Dominique Jacomino pendelt zwischen den Welten. Jeden Tag steuert der Fährmann ein Dutzend Mal von der Côte d’Azur auf Bendor zu. Das Inselchen ist ein Park im Meer – knapp sieben Fussballfelder groß, bewachsen mit Palmen und Oleander, umrahmt von einer felsigen Küste. Sein Hafen zählt zu den kleinsten im Mittelmeer. Dort muss Jacomino genau manövrieren. Die Fähre passt gerade so zwischen die Kaimauern. „Diese Insel ist wie Alcatraz“ schwärmt er und zieht an seiner Zigarette, „einen Katzensprung vom Festland entfernt, aber doch so abgeschieden“.

Hinter den Bougainvillea-Büschen versteckt sich jedoch kein Gefängnis, sondern die Villa der Familie Ricard. In Frankreich kennt jeder diesen Namen. Der 1997 verstorbene Paul Ricard erfand in den 1930er-Jahren das Rezept für das Nationalgetränk, den Pastis. Inzwischen ist der Anisschnaps Kult. Der so genannte Pastis-König war nicht nur überaus erfolgreich und beliebt, sondern auch ein leidenschaftlicher Maler und Naturfan.

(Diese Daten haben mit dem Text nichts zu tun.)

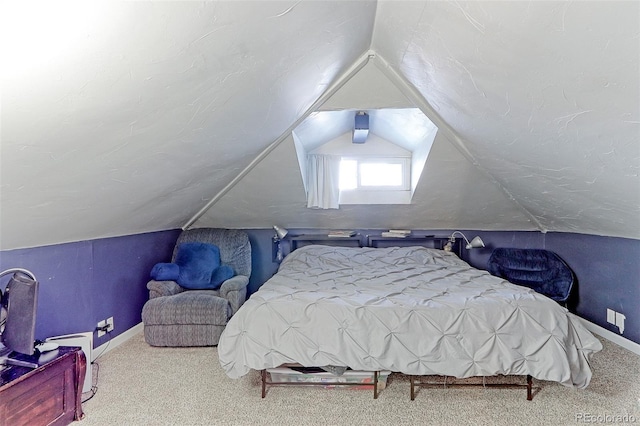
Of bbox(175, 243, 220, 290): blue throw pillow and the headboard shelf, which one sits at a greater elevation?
the headboard shelf

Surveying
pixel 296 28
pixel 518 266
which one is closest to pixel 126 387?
pixel 296 28

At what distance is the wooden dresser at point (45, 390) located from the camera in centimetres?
159

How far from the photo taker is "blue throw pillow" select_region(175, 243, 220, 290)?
354 cm

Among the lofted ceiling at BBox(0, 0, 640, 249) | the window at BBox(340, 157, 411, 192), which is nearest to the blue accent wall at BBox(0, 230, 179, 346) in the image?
the lofted ceiling at BBox(0, 0, 640, 249)

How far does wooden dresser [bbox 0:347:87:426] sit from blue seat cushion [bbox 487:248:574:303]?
12.7ft

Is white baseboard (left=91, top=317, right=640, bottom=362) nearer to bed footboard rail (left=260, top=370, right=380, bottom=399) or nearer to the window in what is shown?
bed footboard rail (left=260, top=370, right=380, bottom=399)

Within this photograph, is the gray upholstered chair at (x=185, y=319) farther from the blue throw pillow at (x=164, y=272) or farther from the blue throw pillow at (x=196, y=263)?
the blue throw pillow at (x=196, y=263)

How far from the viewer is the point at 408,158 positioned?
4117 millimetres

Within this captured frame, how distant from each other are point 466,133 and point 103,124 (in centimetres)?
249

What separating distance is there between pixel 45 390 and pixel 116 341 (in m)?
1.31

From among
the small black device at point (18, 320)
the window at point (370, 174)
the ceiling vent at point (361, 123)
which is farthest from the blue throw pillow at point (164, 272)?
the ceiling vent at point (361, 123)

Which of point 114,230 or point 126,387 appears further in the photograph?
point 114,230

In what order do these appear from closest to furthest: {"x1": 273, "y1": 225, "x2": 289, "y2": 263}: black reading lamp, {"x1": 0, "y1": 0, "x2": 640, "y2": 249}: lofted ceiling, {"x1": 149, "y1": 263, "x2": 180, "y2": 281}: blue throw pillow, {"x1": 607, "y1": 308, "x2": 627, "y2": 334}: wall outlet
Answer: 1. {"x1": 0, "y1": 0, "x2": 640, "y2": 249}: lofted ceiling
2. {"x1": 607, "y1": 308, "x2": 627, "y2": 334}: wall outlet
3. {"x1": 149, "y1": 263, "x2": 180, "y2": 281}: blue throw pillow
4. {"x1": 273, "y1": 225, "x2": 289, "y2": 263}: black reading lamp

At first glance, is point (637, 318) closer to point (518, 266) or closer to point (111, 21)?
point (518, 266)
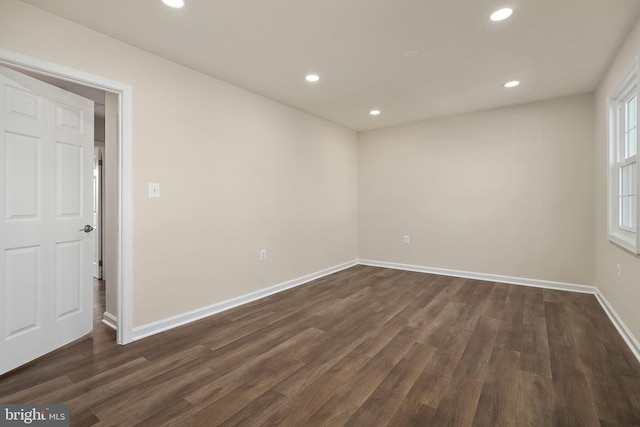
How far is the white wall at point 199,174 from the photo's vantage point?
2.33 metres

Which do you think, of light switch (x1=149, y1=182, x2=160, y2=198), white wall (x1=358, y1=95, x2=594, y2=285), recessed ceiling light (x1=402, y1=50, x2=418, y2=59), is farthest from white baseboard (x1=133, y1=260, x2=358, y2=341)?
recessed ceiling light (x1=402, y1=50, x2=418, y2=59)

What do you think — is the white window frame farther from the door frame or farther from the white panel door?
the white panel door

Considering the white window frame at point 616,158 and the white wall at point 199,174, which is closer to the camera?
the white wall at point 199,174

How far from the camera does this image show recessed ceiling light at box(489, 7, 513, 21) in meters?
2.06

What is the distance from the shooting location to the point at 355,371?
6.70ft

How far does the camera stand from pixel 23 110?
Result: 83.2 inches

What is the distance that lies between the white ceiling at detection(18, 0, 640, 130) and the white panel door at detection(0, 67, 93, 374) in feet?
2.36

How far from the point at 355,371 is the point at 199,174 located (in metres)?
2.31

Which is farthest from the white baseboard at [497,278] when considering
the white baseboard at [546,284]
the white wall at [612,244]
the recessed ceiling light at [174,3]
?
the recessed ceiling light at [174,3]

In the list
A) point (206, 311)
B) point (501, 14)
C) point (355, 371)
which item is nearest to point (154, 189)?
point (206, 311)

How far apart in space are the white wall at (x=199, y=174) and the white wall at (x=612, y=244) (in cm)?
340

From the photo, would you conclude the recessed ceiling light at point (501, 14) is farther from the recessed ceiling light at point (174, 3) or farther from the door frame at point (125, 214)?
the door frame at point (125, 214)

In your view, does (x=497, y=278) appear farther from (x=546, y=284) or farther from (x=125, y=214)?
(x=125, y=214)

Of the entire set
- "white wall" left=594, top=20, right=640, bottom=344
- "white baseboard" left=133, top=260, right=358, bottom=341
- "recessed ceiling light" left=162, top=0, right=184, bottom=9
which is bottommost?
"white baseboard" left=133, top=260, right=358, bottom=341
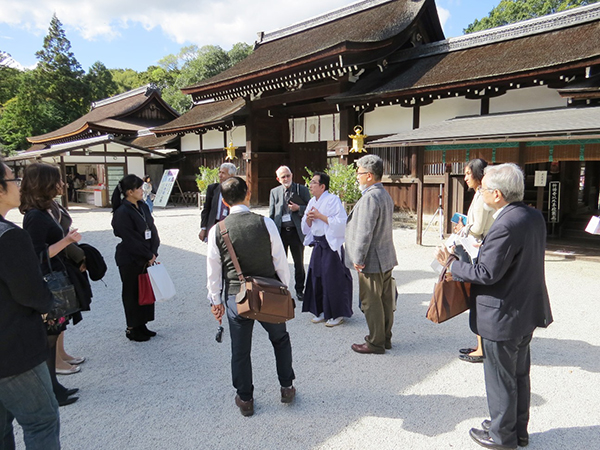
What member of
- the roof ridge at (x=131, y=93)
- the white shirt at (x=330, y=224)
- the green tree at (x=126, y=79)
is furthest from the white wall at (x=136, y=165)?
the green tree at (x=126, y=79)

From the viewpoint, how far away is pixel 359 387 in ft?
9.55

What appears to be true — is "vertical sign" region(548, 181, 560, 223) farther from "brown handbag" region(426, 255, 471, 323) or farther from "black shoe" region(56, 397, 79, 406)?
"black shoe" region(56, 397, 79, 406)

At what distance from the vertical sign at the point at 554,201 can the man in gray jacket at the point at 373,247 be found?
6962mm

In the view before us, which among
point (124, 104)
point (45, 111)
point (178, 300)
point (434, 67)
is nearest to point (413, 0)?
point (434, 67)

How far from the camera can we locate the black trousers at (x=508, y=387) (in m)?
2.10

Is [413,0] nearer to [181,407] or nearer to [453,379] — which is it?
[453,379]

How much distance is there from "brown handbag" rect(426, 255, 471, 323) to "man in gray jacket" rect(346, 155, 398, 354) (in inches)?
35.2

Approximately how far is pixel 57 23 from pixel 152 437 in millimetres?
39231

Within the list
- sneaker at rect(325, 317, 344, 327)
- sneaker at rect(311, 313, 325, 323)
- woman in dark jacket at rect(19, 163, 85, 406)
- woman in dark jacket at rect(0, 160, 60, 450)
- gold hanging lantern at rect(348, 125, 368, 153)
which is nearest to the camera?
woman in dark jacket at rect(0, 160, 60, 450)

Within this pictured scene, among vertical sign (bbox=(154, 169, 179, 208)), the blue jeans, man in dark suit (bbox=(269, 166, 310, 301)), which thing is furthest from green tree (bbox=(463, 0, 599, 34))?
the blue jeans

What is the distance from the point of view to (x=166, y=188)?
16594 millimetres

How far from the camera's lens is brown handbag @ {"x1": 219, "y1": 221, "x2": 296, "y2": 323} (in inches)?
91.4

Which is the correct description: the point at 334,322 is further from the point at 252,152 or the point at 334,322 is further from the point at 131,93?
the point at 131,93

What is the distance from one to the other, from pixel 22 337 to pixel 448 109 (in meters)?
9.50
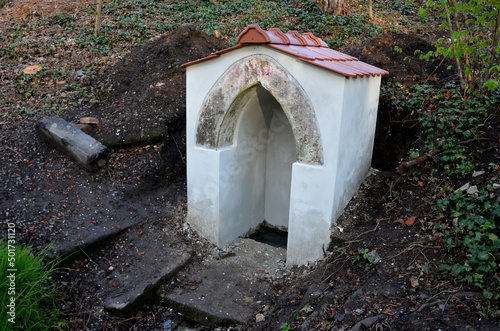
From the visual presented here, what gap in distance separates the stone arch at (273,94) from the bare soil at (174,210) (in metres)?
1.20

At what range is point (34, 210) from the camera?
5262mm

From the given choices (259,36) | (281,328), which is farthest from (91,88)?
(281,328)

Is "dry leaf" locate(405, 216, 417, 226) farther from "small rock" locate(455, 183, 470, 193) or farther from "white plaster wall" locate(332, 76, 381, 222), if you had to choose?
"white plaster wall" locate(332, 76, 381, 222)

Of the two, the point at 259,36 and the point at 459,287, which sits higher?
the point at 259,36

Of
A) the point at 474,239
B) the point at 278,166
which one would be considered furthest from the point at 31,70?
the point at 474,239

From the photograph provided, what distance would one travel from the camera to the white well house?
14.7 feet

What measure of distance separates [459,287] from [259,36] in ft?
11.5

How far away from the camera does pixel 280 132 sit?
20.4ft

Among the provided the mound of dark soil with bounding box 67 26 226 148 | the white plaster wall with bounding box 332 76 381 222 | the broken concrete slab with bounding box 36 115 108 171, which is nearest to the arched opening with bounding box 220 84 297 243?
the white plaster wall with bounding box 332 76 381 222

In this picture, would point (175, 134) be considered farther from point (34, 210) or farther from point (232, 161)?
point (34, 210)

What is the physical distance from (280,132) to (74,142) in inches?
143

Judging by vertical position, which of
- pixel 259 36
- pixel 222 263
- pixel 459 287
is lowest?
pixel 222 263

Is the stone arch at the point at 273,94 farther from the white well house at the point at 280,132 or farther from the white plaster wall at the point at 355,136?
the white plaster wall at the point at 355,136

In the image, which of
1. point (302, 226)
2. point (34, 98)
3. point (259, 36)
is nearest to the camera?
point (259, 36)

In den 1950er-Jahren kaufte er die Zwerginseln Bendor und Île des Embiez, südöstlich von Toulon und entwickelte sie zu Naturparadiesen.

Anfangs war der einzige Bewohner auf Bendor ein Schaf, die einzigen Besucher Sonne und Wind. Heute reisen jede Menge Tagesausflügler an. Sie spazieren in 20 Minuten um die Insel, vorbei an einer Tauchschule, einem kleinen Sandstrand und dem Wein- und Spirituosenmuseum, sie laufen den Hügel hoch zum Skulpturenenpark und besichtigen das Kunstmuseum.

Besonders romantisch ist es am Abend, wenn die Möwen den Tag verabschieden und die untergehende Sonne die Felsen orange färbt. Dann ist es Zeit für einen Pastis auf der Terrasse des einzigen Hotels direkt am Meer. Wenn die Wellen leise gegen die Küste klatschen und auf dem Festland die Lichter angehen, fühlt man sich wie auf einem anderen Kontinent.

Laurent Martinez mag keinen Pastis. „Pscht“, flüstert er und legt den Zeigefinger auf die Lippen „das darf ich hier nicht laut sagen“. Dabei schmunzelt er und zwinkert mit den Augen. Seine Liebe gehört dem Wein. Er ist Kellermeister auf der Île des Embiez, zwölf Kilometer östlich von Bendor. Seit 1901 wird auf der Insel Wein angebaut. Das ist gar nicht so einfach, besonders wenn der Mistral über das Eiland fegt und an den Reben zerrt. Dennoch werden jedes Jahr rund 40 000 Flaschen Wein hergestellt.

Embiez ist die größte von fünf Inseln vor dem Städtchen Six-Fours-les-Plage, aber immer noch kleiner als Helgoland. Ein Naturlehrpfad führt über die mit Ginsterbüschen und windschiefen Aleppokiefern bewachsenen Hügel. In Jahrtausenden hat das Meer winzige Badebuchten ins Land genagt. Heute managt Enkelsohn Francois-Xavier Diaz die Mini-Welten im Sinne des Großvaters: Es rollen nur Fahrräder und Elektroautos umher. Der Müll wird auf dem Festland entsorgt – dafür bekam Embiez 2010 das Umweltsiegel „Pavillon bleu“. Im Hafen hat es Jacominos Kollege mit dem Einparken leichter: Er ist so groß, dass 750 Segelboote ankern können.